▸ **What is being asked**:
Could you output, word for word, only the lines from the line with "Marvel Super Hero" to the end of the entries, including both ends? Omit the pictures.
(Material provided)
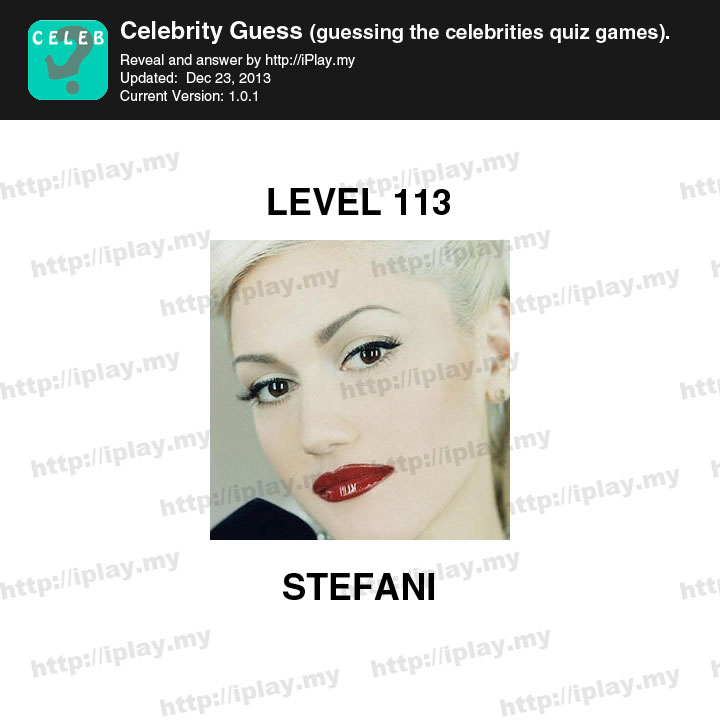 Celebrity Guess Level 113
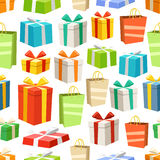 Different color gift boxes seamless pattern Royalty Free Stock Image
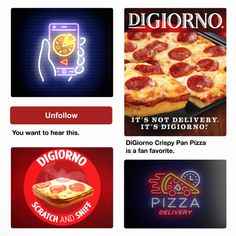 Dont get caught waiting for delivery! Pick up a DiGiorno Crispy Pan Pizza tha - Delivery Food - Ideas of Delivery Food - Dont get caught waiting for delivery! Pick up a DiGiorno Crispy Pan Pizza that bakes fresh in its own pan in your own oven. Food Advertising, Advertising Design, Creative Advertising, Pizza Delivery, Delivery Food, Pizza Poster, Crispy Pizza, Food Graphic Design, Pizza Party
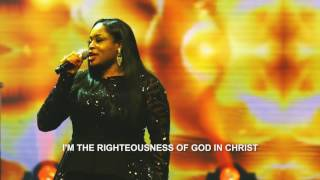 SINACH: FOR ME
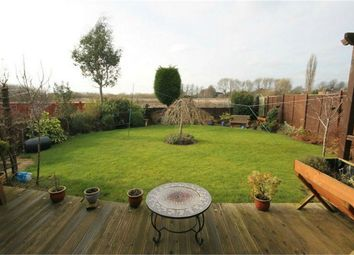 Thumbnail 4 bedroom detached house for sale in Kingsway North, Warrington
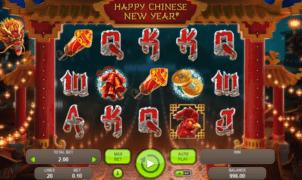 Happy Chinese New YearSlot Machine Online Gratis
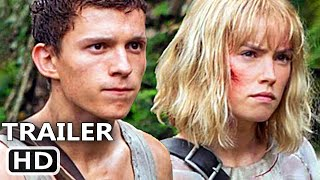 CHAOS WALKING Official Trailer (2021) Tom Holland, Daisy Ridley, Sci-Fi Movie HD
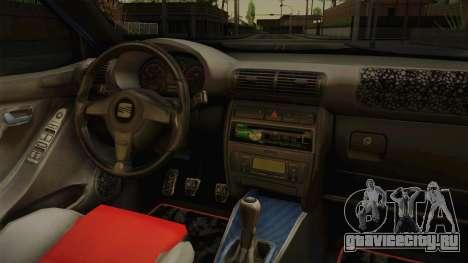Seat Leon 1.9 TDI для GTA San Andreas вид изнутри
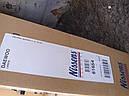 Радиатор Daewoo Lanos (c 1997 года, с кондиционером) 1.3 л, 1.4 л, 1.5 л, 1,6 литра  (Nissens, Дания), фото 4
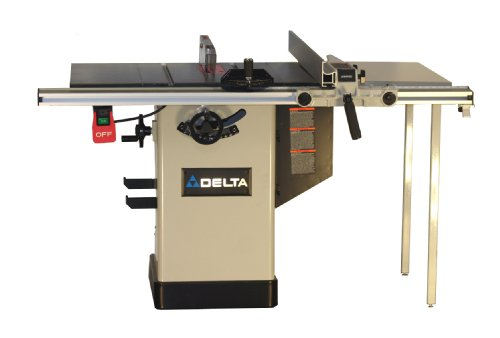 Delta 36 716 10 inch hybrid saw with 30 inch unifence for 10 delta table saw price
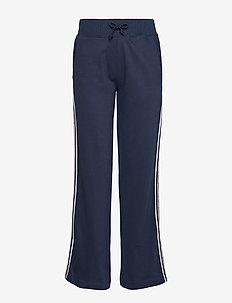 TJW TAPING DETAIL JOG PANT - bukser med brede ben - black iris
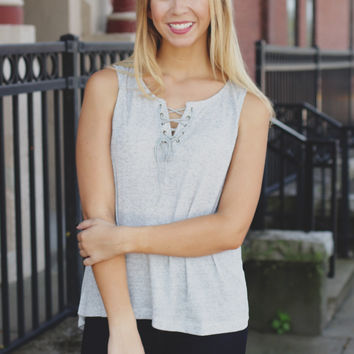 When in Rome Top - Heather Grey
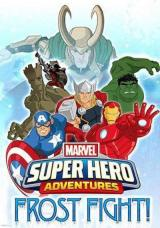 Marvel Super Hero Adventures: Frost Fight! Online Completa Audio Latino
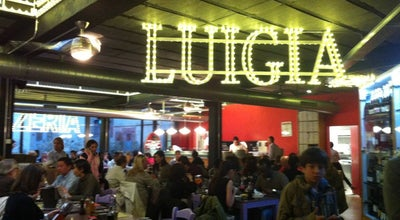 Photo of Italian Restaurant Luigia at Rue Adrien-lachenal 24a, Geneva 1207, Switzerland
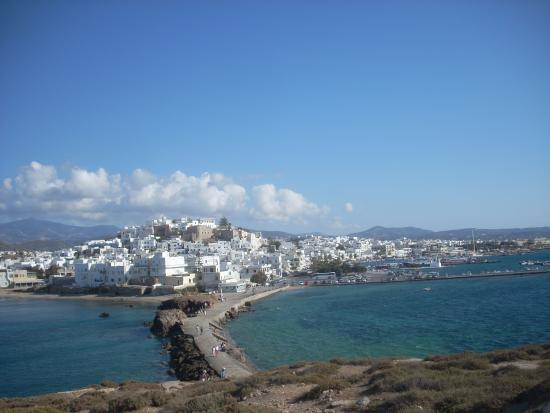 Ilion Hotel: Naxos Centre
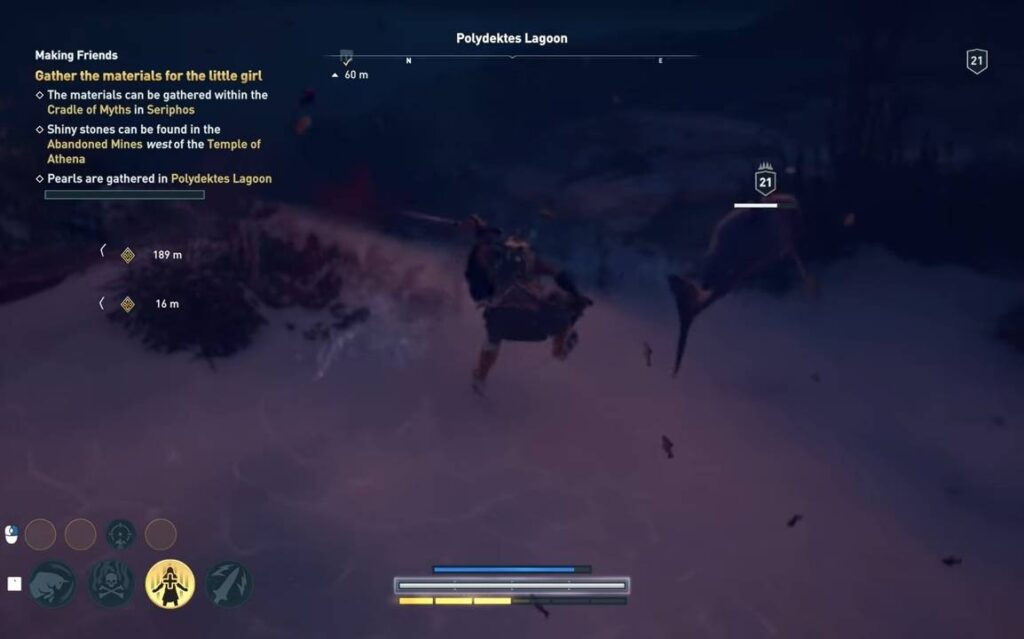 Assassin's Creed Odyssey Making Friends in Sea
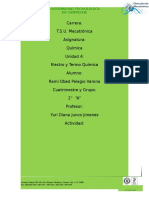 Ensayo-química.docx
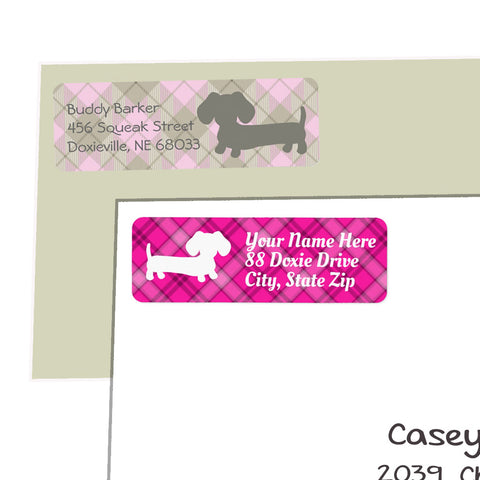 Pink Plaid Wiener Dog Return Address Labels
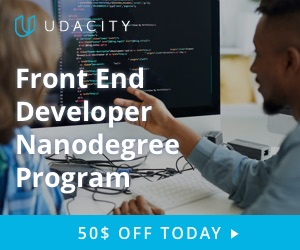 Udacity Nanodegree Program: Unlease Your Career. Enroll in a Front End Developer Nanodgree Program
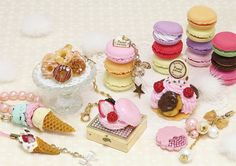 decoden clay sweets by Mayu Sekiguchi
(End Material provided)
▸ **Solution for this exercise**:
 Marvel Super Hero Adventures: Frost Fight! Online Completa Audio Latino
 Photo of Italian Restaurant Luigia at Rue Adrien-lachenal 24a, Geneva 1207, Switzerland
 Ilion Hotel: Naxos Centre
 Assassin's Creed Odyssey Making Friends in Sea
 Ensayo-química.docx
 Pink Plaid Wiener Dog Return Address Labels
 Udacity Nanodegree Program: Unlease Your Career. Enroll in a Front End Developer Nanodgree Program
 decoden clay sweets by Mayu Sekiguchi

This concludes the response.